The government acknowledges that it missed its December 20, 2019 deadline for disclosure of its experts and didn't provide the notice until January 9, 2020. (It says that it "missed" the order setting the deadline. See Dkt. 202, at 3.) But it says the court should not exclude the testimony of these experts because: (1) it disclosed the experts a month before trial; (2) Edwards had most of the underlying expert reports long before December 20; (3) Edwards didn't suffer any prejudice from the late disclosure; and (4) under Federal Rule of Criminal Procedure 16(d)(2), the court has discretion not to exclude evidence that is untimely. Dkt. 202.

Because Edwards has not had an opportunity to respond to the government's arguments, I will reserve a ruling on this motion until the hearing. Edwards will have an opportunity to identify any prejudice he has suffered as a result of the government's late disclosures.

b. Caleb Johnson, Dkt. 150

The government wants to offer Johnson as an expert who will testify that "the drugs and drug paraphernalia found in the Mitsubishi Outlander indicate the drugs were intended for resale based on their packaging, labeling, variety, and amounts." Dkt. 127, § F.3. Edwards objects on the grounds that: (1) Johnson didn't provide a report and the opinion offered is too conclusory to show that Johnson used a reliable methodology; (2) and the jury is capable of understanding the significance of packaging and labelling.

In its brief in opposition to the motion to exclude, the government says that Johnson is qualified to testify based on his experience as an undercover narcotics officer. And it attaches an expert report dated January 23, 2020. See Dkt. 200-1. The government doesn't explain why it didn't submit the report with its other reports. Because Edwards hasn't had an opportunity to respond to the report, I will reserve a ruling on this motion until the final hearing.

c. Motion to exclude "cell tower" testimony, Dkt. 160

Edwards moves to exclude several rebuttal witnesses disclosed on January 9 and January 23, 2020, who will testify about Edwards's alibi defense, including expert Robert Bechtold, who the government identifies as a GPS data analyst. The parties agree that Edwards notified the government of his alibi defense on September 16, 2019. Edwards says that the government was required to identify its rebuttal witnesses within 14 days of that notice; the government says that its deadline was 14 days before trial.
###
* _TASKS_:
(1) Copy out the court's order word for word, everything from "b. Caleb Johnson, Dkt." down to "packaging and labelling.".
(2) According to the court's order, on what date did Edwards notify the government of his alibi defense?
(3) Write what comes next in the court's order on the motions to exclude, starting after its last sentence.
###
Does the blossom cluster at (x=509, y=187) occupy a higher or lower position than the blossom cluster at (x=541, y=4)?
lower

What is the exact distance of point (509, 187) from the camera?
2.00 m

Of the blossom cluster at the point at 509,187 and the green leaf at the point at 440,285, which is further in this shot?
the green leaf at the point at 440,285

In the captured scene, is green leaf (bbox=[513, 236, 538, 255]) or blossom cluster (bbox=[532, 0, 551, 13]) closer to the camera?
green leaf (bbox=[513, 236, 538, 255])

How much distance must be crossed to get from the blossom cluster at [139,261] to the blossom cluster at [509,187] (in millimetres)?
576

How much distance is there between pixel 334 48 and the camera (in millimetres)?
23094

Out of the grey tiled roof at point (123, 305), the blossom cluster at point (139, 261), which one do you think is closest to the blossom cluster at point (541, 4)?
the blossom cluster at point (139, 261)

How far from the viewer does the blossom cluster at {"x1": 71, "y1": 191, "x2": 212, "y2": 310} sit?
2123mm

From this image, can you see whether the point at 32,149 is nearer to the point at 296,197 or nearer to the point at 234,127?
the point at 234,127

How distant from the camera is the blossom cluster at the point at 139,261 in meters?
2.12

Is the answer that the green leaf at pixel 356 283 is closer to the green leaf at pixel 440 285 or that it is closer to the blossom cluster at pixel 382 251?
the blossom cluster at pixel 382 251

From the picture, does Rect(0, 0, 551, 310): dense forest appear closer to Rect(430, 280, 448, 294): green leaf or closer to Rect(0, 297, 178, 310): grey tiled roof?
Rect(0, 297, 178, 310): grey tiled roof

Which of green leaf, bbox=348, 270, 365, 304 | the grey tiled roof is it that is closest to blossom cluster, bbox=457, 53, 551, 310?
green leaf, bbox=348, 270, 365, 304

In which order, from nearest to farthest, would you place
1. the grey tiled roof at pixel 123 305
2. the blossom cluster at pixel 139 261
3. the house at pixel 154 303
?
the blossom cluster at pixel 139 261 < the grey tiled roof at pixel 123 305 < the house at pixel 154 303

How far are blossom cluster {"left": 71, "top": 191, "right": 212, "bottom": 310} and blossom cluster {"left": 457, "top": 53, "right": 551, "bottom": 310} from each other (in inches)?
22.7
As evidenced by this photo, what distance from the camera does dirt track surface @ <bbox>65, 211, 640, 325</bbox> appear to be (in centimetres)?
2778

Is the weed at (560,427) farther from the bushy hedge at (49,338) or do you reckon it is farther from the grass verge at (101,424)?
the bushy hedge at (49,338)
###
* _THE RESULTS_:
(1)
b. Caleb Johnson, Dkt. 150

The government wants to offer Johnson as an expert who will testify that "the drugs and drug paraphernalia found in the Mitsubishi Outlander indicate the drugs were intended for resale based on their packaging, labeling, variety, and amounts." Dkt. 127, § F.3. Edwards objects on the grounds that: (1) Johnson didn't provide a report and the opinion offered is too conclusory to show that Johnson used a reliable methodology; (2) and the jury is capable of understanding the significance of packaging and labelling.

(2) September 16, 2019.

(3)
The relevant provision is Federal Rule of Criminal Procedure 12.1(b)(2), which states: "Unless the court directs otherwise, an attorney for the government must give its Rule 12.1(b)(1) disclosure [regarding rebuttal witnesses] within 14 days after the defendant serves notice of an intended alibi defense under Rule 12.1(a)(2), but no later than 14 days before trial." I read this provision to mean that the government must disclose its rebuttal witnesses within 14 days of the defendant's disclosure "[u]nless the court directs otherwise," but the court must require disclosure within 14 days of trial. In this case, the court did not "direct[] otherwise," so the 14 day-deadline applied. Under Rule 12.1(e), "If a party fails to comply with this rule, the court may exclude the testimony of any undisclosed witness regarding the defendant's alibi." Neither side addresses Rule 12.1(e). At the final hearing, it will be the government's burden to show that the court should not exclude its rebuttal witnesses. See United States v. Burkhalter, 735 F.2d 1327, 1329 (11th Cir. 1984) (when considering whether to exclude evidence under Rule 12.1(e), court should consider factors such as the amount of prejudice that resulted from the failure to disclose, the reason for nondisclosure, and the extent to which the harm caused by nondisclosure was mitigated by subsequent events).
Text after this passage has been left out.